*** Data records

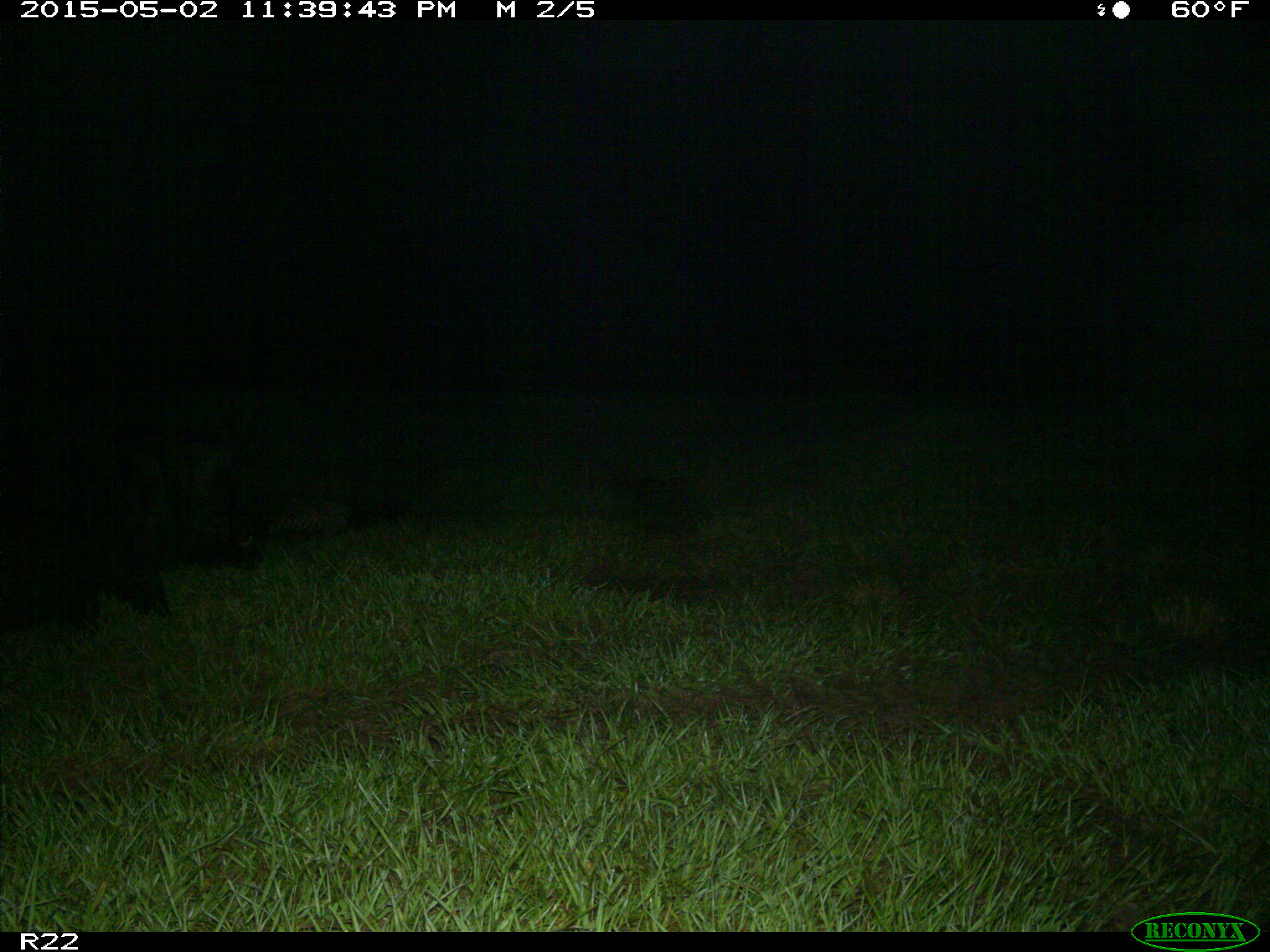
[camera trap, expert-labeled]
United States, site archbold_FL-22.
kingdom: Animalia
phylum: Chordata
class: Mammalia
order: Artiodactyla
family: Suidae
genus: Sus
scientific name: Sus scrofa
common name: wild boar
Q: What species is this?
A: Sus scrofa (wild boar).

******
*** Data records

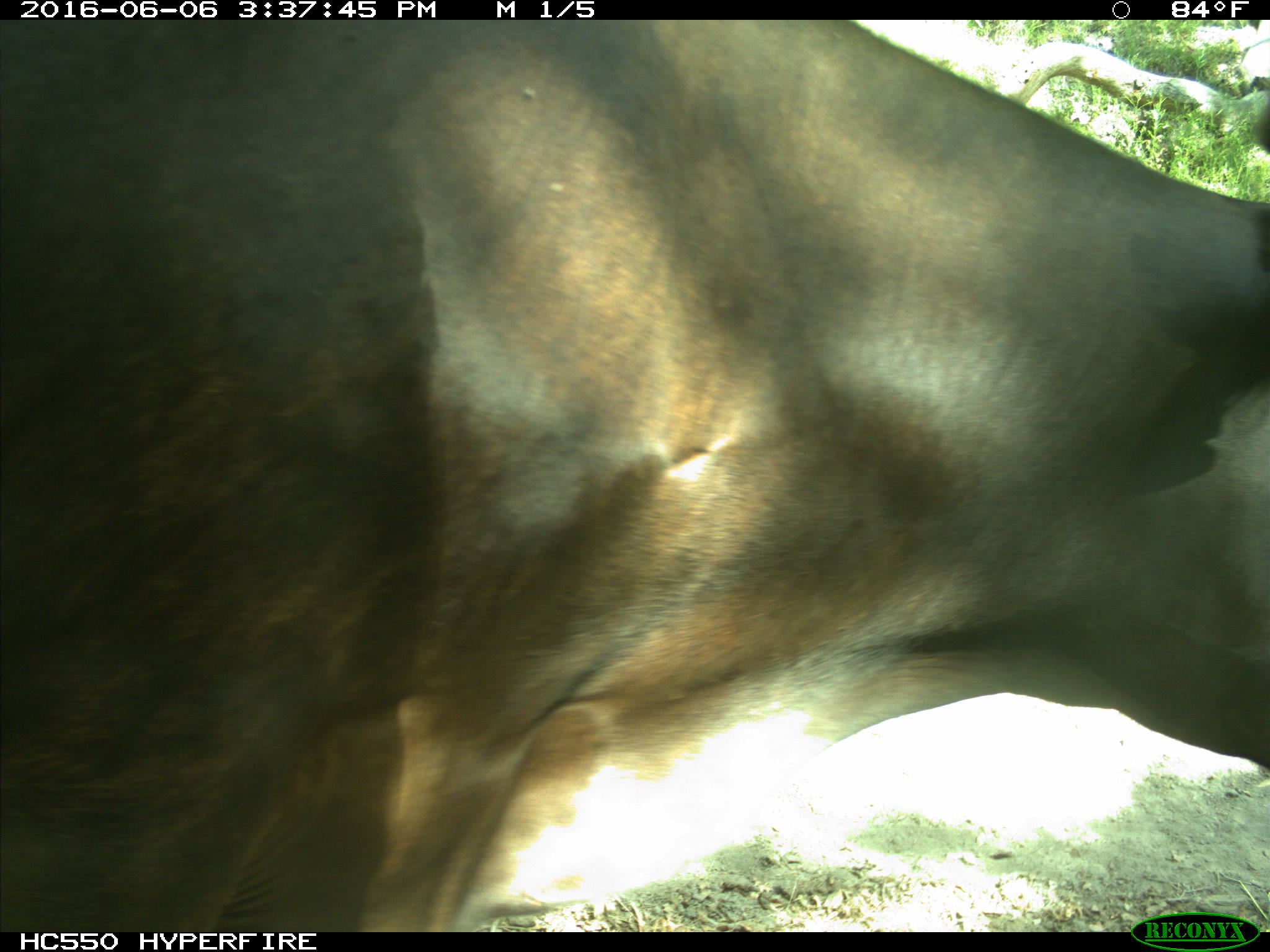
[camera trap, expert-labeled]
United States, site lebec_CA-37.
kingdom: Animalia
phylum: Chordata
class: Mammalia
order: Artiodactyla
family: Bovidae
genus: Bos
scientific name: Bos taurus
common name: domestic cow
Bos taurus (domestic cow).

******

• _Task prompt_
Working from the entries above, filter out every line that lacks "United" and copy what remains.

• _Exercise solution_
United States, site archbold_FL-22.
United States, site lebec_CA-37.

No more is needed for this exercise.